Interview continued 13

c.c. Was Warhol in there?

g.d. I’d always liked him, not for his take on American society but because he made it OK to print badly. After years of people trying to make their prints look like one-offs, he made one-offs that looked like prints, he let everybody enjoy the print quality. But what I was going to say was that repetition of words and phrases is a big part of the poem, it’s called anaphora, that was one of the reasons that I decided to print the pictures offset from the stamps. I saw an equivalent between the text describing the images and images describing the text. One thousand years before Warhol, in caves on the silk route at Tun Huang in western China, Buddhist monks stamped out votive images in neat little rows that immediately make you think of Andy. For me making reference to well known precedents is a way of seeding the work, of paying homage, not cultural rape.

c.c. Like Picasso and African masks?

g.d. It’s a different world today, those things must have appeared in Paris then like moon rocks do now: unknown. But now we all know everything about anything, or imagine that we can find out at the touch of a button.

c.c. Your method of working is established now, the early 90’s. A succession of projects not necessarily related where techniques and materials, usually paper and print are chosen because they comment on and amplify the idea or theme. So I think that I will recognise what comes next but can’t predict the subject matter.

g.d. Coal hole covers

c.c. Exactly!

g.d. I’ve always been interested in Indian Yantras. Some are inscribed on copper, often circular they are mediative plaques that I mostly bought from Henry Brownrigg, whose major enthusiasm for the minor arts is appreciated by many collectors 50. In my mind they connect to the beautiful old metal coal hole covers that litter most London streets. Set into equally delicious paving slabs. Beautifully patinated and for the most part ignored, although strangely, Muir Dawson in Los Angeles 51 who sold my work and republished an important book on marbling had previously put out a little book on the metal covers of L.A.52, which is now a rare item. I had always admired them, mentally collecting and enjoying discovering unusual examples. When I moved to Notting Hill Gate I noticed that there were lots outside those massive white houses so I started photographing them, soon amassing thousands of different models, only choosing ones without makers names on them as I wasn’t interested in the social history of the foundry. I enlarged them back up to 100% and screened them onto India paper in varnish over which I sprinkled metal powders which were later burnished to varying degrees of brilliance, working with gouache on the backgrounds trying to suggest both the paving stone and the Indian manuscript where you might find a yantra illustrated. When I was putting the exhibition of them together for the exhibition in 95,53 an old school friend reminded me that 40 years earlier our primary school teacher Ivor Cutler took us out one day armed with thick black crayons and woody paper to make rubbings of covers in the streets of Camden Town.
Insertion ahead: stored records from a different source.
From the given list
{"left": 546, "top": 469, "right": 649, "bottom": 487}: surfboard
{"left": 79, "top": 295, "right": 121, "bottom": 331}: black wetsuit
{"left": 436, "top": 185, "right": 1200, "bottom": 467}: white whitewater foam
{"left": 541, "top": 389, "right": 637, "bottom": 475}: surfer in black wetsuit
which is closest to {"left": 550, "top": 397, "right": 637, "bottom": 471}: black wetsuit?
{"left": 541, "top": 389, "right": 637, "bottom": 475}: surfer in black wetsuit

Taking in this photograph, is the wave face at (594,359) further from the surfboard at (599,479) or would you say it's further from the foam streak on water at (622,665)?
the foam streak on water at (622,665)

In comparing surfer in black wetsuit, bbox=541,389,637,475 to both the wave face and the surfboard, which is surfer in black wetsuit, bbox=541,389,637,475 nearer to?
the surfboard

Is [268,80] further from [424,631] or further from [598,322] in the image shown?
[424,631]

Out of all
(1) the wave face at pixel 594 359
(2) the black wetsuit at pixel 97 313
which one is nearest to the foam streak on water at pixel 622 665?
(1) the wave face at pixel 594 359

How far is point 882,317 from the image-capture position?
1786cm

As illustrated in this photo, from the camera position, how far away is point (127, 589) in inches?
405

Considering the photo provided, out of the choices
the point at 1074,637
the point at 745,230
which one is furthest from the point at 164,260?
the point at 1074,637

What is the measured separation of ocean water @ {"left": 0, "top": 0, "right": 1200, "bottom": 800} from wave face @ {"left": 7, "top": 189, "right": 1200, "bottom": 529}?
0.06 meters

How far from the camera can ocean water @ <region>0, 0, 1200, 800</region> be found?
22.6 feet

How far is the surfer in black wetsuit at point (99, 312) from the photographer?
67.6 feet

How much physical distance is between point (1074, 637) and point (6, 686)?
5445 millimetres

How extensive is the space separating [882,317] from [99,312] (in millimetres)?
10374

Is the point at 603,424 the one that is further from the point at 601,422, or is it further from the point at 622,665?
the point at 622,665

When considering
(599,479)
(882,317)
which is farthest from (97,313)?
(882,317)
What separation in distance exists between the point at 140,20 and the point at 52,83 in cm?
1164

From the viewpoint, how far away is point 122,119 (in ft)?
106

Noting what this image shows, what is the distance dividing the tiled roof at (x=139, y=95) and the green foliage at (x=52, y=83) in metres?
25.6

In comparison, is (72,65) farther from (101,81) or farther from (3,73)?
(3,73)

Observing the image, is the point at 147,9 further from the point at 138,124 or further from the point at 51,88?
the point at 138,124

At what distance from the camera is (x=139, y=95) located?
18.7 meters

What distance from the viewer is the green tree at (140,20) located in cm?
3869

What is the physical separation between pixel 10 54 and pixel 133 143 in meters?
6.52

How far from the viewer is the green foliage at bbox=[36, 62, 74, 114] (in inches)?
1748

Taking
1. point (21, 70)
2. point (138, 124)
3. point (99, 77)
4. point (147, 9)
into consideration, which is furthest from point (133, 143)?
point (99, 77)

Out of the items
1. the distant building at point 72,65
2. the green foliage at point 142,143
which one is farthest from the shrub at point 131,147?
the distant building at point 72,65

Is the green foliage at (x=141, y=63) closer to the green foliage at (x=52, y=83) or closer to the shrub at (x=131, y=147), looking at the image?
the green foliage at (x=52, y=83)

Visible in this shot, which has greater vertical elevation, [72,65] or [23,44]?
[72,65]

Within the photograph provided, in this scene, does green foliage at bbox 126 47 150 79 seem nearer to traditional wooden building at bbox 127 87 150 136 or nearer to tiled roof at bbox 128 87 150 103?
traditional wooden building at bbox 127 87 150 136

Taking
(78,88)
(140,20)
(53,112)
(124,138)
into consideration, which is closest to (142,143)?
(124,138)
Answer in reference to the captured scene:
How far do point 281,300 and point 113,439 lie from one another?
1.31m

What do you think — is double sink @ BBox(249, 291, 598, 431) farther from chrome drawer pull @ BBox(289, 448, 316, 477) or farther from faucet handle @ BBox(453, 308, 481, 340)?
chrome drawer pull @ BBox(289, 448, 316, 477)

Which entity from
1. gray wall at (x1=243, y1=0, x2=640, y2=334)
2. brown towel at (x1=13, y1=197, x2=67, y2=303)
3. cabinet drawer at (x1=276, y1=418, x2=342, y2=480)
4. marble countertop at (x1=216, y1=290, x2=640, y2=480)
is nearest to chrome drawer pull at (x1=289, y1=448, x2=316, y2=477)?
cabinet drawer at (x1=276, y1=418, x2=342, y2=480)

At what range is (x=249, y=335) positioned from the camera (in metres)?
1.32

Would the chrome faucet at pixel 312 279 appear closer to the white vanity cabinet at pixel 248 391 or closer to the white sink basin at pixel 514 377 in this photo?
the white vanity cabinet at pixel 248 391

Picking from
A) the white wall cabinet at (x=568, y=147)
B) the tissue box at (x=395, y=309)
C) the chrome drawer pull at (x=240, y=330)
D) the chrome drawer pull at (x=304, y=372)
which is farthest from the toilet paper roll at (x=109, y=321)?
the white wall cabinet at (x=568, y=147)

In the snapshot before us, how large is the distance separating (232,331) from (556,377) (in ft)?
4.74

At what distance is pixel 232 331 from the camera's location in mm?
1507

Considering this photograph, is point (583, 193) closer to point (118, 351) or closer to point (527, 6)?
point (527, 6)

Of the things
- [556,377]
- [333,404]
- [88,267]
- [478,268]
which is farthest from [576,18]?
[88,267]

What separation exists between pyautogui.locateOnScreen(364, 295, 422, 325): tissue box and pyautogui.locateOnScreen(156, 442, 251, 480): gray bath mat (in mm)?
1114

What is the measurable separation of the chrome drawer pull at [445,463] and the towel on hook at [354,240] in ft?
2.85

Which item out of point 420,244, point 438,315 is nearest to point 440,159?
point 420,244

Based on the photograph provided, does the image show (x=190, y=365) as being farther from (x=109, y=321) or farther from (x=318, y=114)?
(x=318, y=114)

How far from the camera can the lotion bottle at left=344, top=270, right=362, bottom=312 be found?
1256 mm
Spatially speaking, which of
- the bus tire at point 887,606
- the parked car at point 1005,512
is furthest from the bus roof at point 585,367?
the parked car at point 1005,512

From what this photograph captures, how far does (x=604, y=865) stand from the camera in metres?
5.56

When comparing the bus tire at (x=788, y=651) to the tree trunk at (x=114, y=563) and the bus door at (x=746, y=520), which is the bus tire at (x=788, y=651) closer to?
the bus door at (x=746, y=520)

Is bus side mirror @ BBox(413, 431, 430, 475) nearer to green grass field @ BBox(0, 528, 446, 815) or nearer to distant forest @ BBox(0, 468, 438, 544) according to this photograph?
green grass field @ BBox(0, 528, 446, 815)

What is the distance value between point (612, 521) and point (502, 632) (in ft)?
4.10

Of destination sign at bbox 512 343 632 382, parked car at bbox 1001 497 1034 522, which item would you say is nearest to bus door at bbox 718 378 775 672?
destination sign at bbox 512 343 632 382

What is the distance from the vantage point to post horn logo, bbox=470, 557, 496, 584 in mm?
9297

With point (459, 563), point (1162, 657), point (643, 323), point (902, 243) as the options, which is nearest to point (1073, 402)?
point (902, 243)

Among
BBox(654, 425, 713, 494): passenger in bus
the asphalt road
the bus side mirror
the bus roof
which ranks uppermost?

c.c. He’s a cult figure now.

g.d. He was back then. I remember being struck by his odd socks. I had always imagined that my interest in yantras had come as a student discovering indian art but maybe that early exercise in frottage was responsible.

c.c. What determined the decoration on the coal hole covers, why are they always round?

g.d. The patterns were to stop people slipping on them and they were round to prevent the lids from falling down the hole, seeing as how they were lifted up and down regularly. From there I went on to develop the theme which I called URBAN YANTRAS  by keeping a metallic figure on a distressed ground and made a series of shallow reliefs of common shapes in gilded resin attatched to sheets of old Indian paper of double square format that I had got from Nigel McFarland 54. I tried to make a compendium of shapes that would be recognizable and meaningful to all cultures; moon, teardrop, undulating curve, spiral, things like that.


Notes
50 At Portobello Market in London
51 Dawson’s Antiquarian Books
52 Manhole Covers of Los Angeles by Robert & Mimi Melnick 1974
53 Urban Yantras. Leighton House Museum. London. 16-27 May 1995
54 Khadi Papers. Paper merchants and importers.